▸ Exercise requirements: "class: Mammalia" appears in one line of the records below. Output that line and each one after it, exactly, through the last line.

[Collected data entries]
....

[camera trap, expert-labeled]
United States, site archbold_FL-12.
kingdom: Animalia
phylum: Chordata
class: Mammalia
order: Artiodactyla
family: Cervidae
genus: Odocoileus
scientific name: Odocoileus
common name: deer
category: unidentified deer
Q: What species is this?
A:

....

▸ Answer area:
class: Mammalia
order: Artiodactyla
family: Cervidae
genus: Odocoileus
scientific name: Odocoileus
common name: deer
category: unidentified deer
Q: What species is this?
A:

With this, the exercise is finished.